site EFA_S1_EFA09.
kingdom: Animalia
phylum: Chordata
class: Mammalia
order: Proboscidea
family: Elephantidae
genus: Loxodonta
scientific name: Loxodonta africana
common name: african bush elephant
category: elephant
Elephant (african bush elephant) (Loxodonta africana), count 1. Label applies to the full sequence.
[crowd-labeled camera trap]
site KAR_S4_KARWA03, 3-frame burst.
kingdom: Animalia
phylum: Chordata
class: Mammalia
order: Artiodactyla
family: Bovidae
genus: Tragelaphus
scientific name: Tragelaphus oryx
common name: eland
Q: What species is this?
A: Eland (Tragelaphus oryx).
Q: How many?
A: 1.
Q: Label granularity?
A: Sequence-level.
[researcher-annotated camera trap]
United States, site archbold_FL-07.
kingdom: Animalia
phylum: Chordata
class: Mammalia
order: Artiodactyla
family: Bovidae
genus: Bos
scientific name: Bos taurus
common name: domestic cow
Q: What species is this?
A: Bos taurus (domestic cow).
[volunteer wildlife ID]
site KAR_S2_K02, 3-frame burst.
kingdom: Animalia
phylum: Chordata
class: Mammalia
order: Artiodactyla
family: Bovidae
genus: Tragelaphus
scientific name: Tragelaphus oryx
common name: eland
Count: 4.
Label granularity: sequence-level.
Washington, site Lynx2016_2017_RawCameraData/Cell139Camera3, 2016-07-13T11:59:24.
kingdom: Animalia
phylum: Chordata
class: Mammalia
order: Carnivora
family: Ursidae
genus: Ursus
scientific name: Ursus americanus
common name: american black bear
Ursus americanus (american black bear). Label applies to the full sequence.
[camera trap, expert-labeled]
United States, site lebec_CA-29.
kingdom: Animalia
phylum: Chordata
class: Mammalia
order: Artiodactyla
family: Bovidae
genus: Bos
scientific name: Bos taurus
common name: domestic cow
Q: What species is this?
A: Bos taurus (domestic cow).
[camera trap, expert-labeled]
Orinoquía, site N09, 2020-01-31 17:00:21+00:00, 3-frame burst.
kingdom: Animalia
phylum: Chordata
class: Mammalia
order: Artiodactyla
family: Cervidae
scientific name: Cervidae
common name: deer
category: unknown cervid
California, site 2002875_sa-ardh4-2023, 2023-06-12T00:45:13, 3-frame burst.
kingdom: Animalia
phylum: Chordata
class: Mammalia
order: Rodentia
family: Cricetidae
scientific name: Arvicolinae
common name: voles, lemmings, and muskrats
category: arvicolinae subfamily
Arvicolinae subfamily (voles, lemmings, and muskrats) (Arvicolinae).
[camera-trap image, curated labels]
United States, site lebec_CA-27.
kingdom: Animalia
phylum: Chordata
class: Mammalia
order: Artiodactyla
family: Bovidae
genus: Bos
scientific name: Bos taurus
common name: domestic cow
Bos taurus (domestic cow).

+--

◆ Exercise details: The lines above, from the first through the one containing "[crowd-labeled camera trap]", must be restated word for word, with nothing added.

◆ Finished task:
site EFA_S1_EFA09.
kingdom: Animalia
phylum: Chordata
class: Mammalia
order: Proboscidea
family: Elephantidae
genus: Loxodonta
scientific name: Loxodonta africana
common name: african bush elephant
category: elephant
Elephant (african bush elephant) (Loxodonta africana), count 1. Label applies to the full sequence.
[crowd-labeled camera trap]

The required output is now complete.